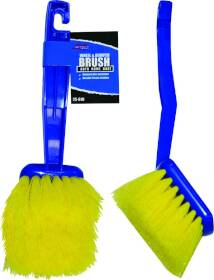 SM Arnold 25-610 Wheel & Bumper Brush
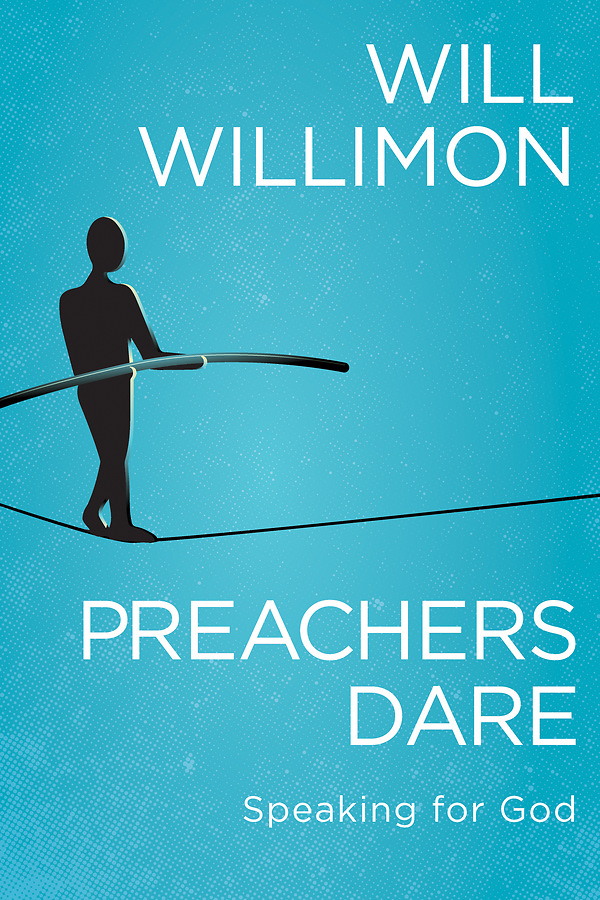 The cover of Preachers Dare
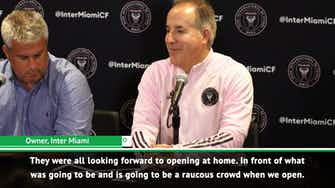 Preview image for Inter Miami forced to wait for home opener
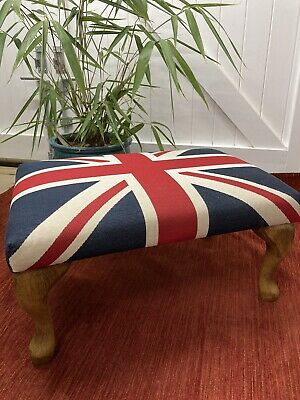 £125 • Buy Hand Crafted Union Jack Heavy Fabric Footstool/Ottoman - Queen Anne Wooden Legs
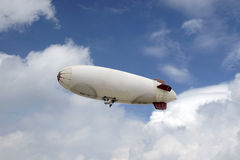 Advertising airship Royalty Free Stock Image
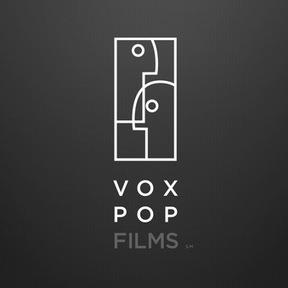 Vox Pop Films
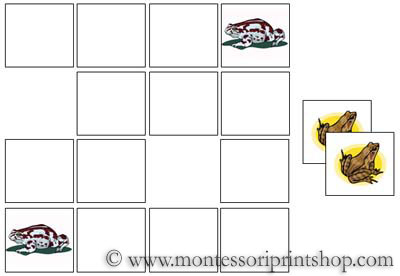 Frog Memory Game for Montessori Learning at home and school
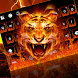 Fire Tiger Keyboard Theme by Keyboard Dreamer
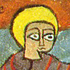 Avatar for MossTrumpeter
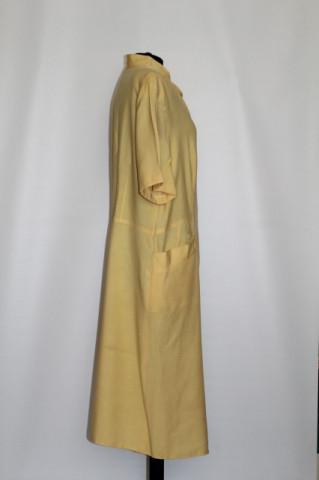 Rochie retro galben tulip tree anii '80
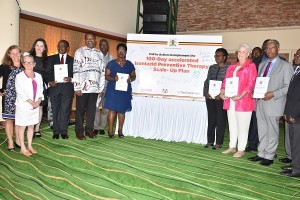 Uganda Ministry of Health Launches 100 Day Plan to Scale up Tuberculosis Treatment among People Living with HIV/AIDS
__________________________________________________
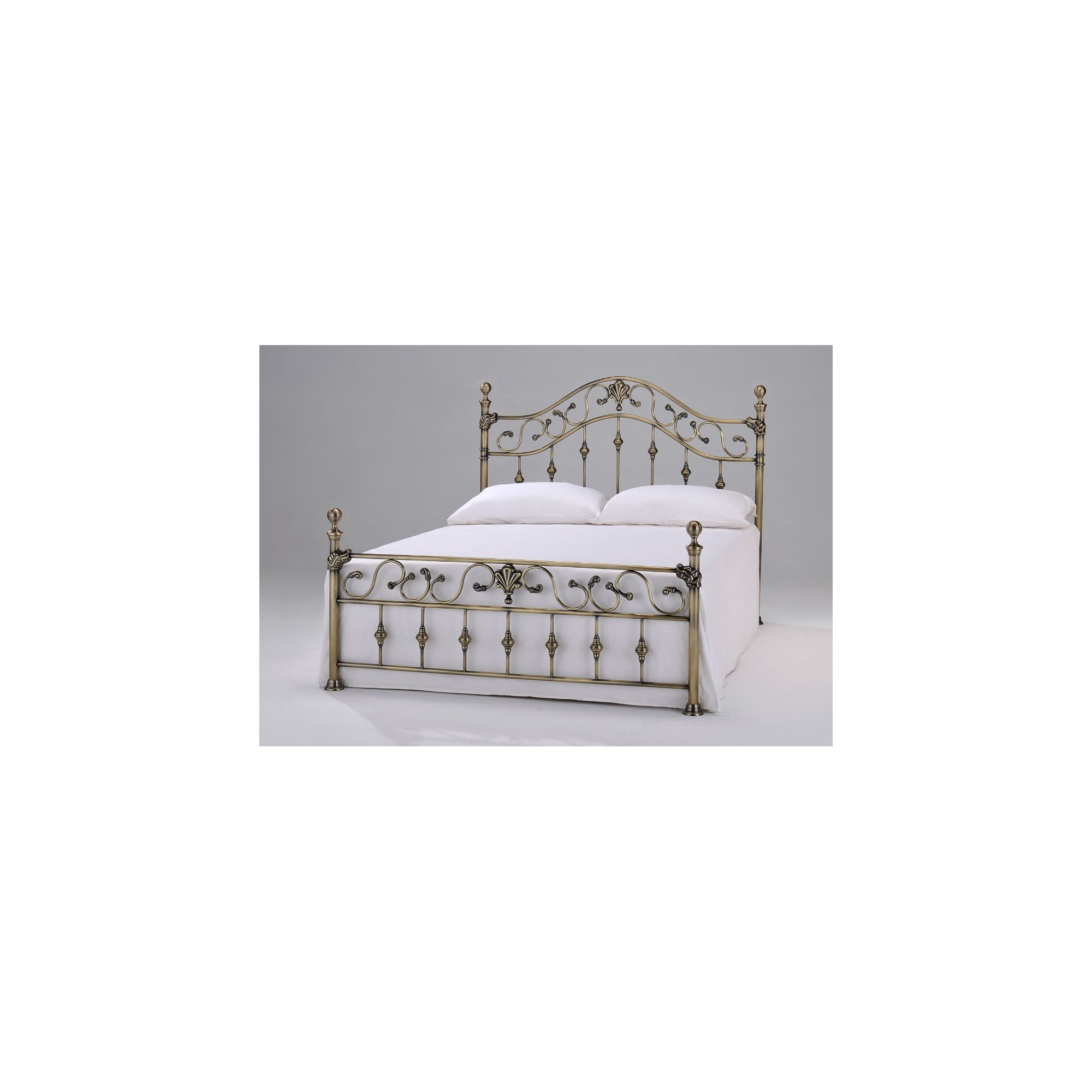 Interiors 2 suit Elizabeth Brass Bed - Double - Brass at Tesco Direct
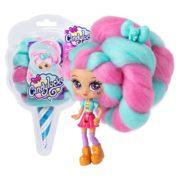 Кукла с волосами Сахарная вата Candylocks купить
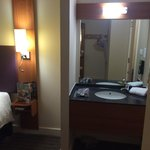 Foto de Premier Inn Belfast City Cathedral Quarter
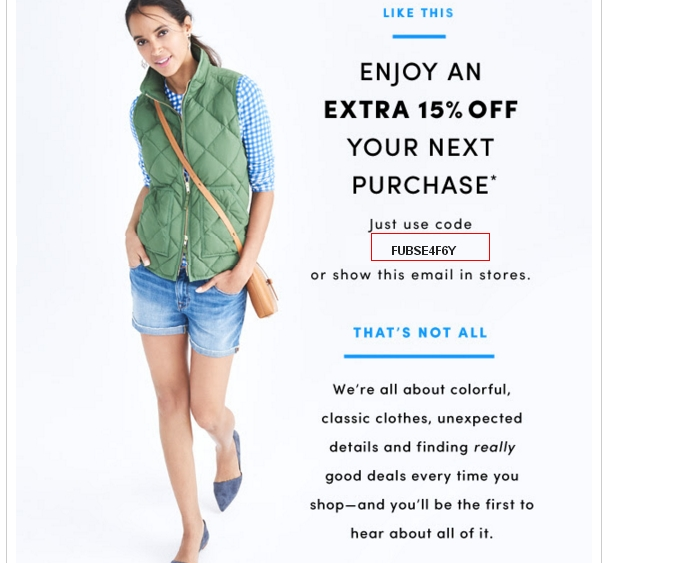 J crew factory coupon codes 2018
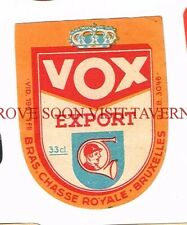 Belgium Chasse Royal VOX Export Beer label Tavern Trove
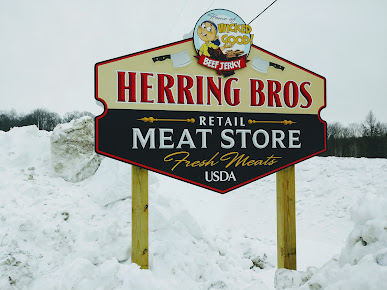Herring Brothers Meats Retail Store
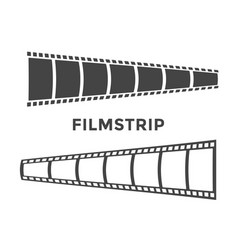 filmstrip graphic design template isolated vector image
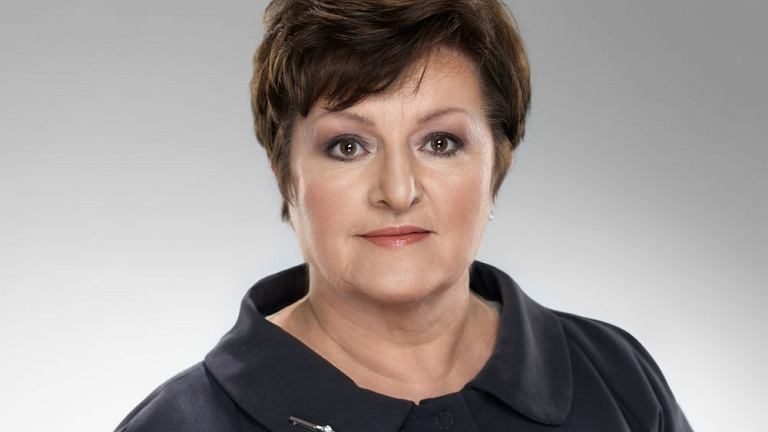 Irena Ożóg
__________________________________________________
Transcribe the lines above exactly, beginning at the one with "Vox Pop Films" and ending at the one with "Uganda Ministry of". Include both; exclude the pictures.

Written response:
 Vox Pop Films
 Frog Memory Game for Montessori Learning at home and school
 Fire Tiger Keyboard Theme by Keyboard Dreamer
 Avatar for MossTrumpeter
 Rochie retro galben tulip tree anii '80
 Uganda Ministry of Health Launches 100 Day Plan to Scale up Tuberculosis Treatment among People Living with HIV/AIDS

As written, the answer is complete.